Давно ли мы проходили здесь?.. Какое это было прекрасное место!.. Какие были тут люди!.. А теперь только одну человеческую фигурку встретили посреди улицы. Это был белоголовый деревенский мальчик лет двенадцати. Босой, в пестрядинных штанишках, в домотканой свитке и потрепанной защитной фуражке, он стоял над трупами и молчал. Глаза у него были сухие, и он, кажется, даже не заметил, как мы подошли. Невольно всем нам припомнились наши дорогие девчонки и мальчишки. Где они?.. Как они?.. А моих, может быть, уж и на свете нет!.. У меня запершило в горле, когда я заговорил:
— Почему ты тут стоишь?.. Пойдем с нами.
Мальчик повернул к нам лицо, в котором застыло выражение какой-то необыкновенной сосредоточенности и ответил:
— Вот моя матка. И бацька. Немцы проклятые их замучили.
— Идем. Что ты тут будешь делать? Мы отомстим за твою мать.
Мальчик отрицательно мотнул головой:
— Нет, мне еще надо найти дедушку и бабушку. Похороню, чтобы не валялись на улице.
Нам жалко было оставлять его здесь на улице одного, голодного, босого, но он ни за что не хотел покинуть родные трупы. А солнце — не золотое, а какое-то рыжее от дыма, все еще висевшее над деревней, — склонялось к лесу. Надо было идти.
— Пойдем, — настаивал Даулетканов. — Ну как ты будешь жить один?
— Я не один, пастухи придут.
— Да ведь у вас все равно никакого дома нет… А пастухи твоих родных похоронят.
— Нет… Я сам… Я не пойду.
А из лесу между тем начали появляться люди — немногие уцелевшие от расправы. Сразу признав партизан, они окружили нас скорбной толпой и подробно рассказывали о новом злодеянии гитлеровцев.
Возвратились и пастухи. Сегодня они, должно быть, пригнали стадо раньше времени. Тяжело и равнодушно вступали коровы в знакомую — и уже незнакомую улицу, шли к своим домам — и не находили домов, снова брели вдоль черных развалин, оборачивали головы к людям, надрывно мычали.

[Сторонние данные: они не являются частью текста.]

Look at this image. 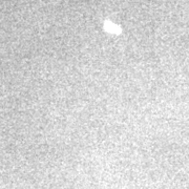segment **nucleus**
I'll list each match as a JSON object with an SVG mask.
<instances>
[{
	"label": "nucleus",
	"instance_id": "nucleus-1",
	"mask_svg": "<svg viewBox=\"0 0 189 189\" xmlns=\"http://www.w3.org/2000/svg\"><path fill=\"white\" fill-rule=\"evenodd\" d=\"M105 27H106V29H107L108 32H111V33H117L120 31L119 27H118L116 24L111 23V21H106V22H105Z\"/></svg>",
	"mask_w": 189,
	"mask_h": 189
}]
</instances>
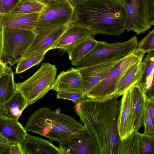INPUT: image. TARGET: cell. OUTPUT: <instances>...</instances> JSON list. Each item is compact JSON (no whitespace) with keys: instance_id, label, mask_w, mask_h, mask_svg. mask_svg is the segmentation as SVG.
<instances>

…Мы пошли. На выходе из деревни нас догнал знакомый уже нам мальчик. Мы думали, что он решил идти с нами, но он выбрал Есенкова — пожилого и солидного сибиряка — и обратился к нему с просьбой:
— Дяденька, дайте мне гранату, я ее в немцев брошу.
— А ты разве умеешь?
— А вы расскажите.
— Ну, как же? — нерешительно сказал Есенков. — А вдруг ты сам на ней подорвешься? — И вопросительно посмотрел на меня.
— Нет, дяденька, право, не подорвусь. Я сумею!
Я решился.
— Отдай ему, Тимофей, гранату и покажи, что надо делать. Только смотри, хлопец, осторожнее. Это знаешь, какое дело!
— Знаю! Сумею!
— А потом приходи к нам!
— Приду!.. А куда?
Мальчик жадно схватил гранату, спрятал ее под свитку, расспросил, как найти наш лагерь, и, не прощаясь, побежал обратно.
Боялись мы за него: а вдруг он не справится, поторопится, или, наоборот, промедлит, или попадет в лапы фашистов? Конечно, это было рискованно — давать мальчишке оружие, но и не удовлетворить его страстную просьбу было жестоко.
К счастью, он справился; дней через десять явился на партизанскую базу, такой же серьезный и сосредоточенный, как и в первый раз, и коротко, как рапорт, доложил:
— Бросил.
Неохотно, скупыми словами он рассказал, как ему пришлось сидеть и ждать, спрятавшись в кустах около шоссейной дороги, как взорвалась граната, брошенная им в кузов проносившейся мимо машины, наполненной гитлеровцами.
Предатель Рагимов
Начальники гестапо, чиновники жандармерии и коменданты полиции регулярно получали выговоры от гебитскомиссаров за то, что недостаточно успешно ведут борьбу с партизанами. Гебитскомиссары в свою очередь получали нагоняи от рейхскомиссара Белоруссии, а тот — непосредственно от фюрера. Многих чиновников снимали, понижали в чине, посылали в наказание на фронт. Но они, как ни старались, не могли справиться с тем пожаром, который охватил весь тыл немецкой армии.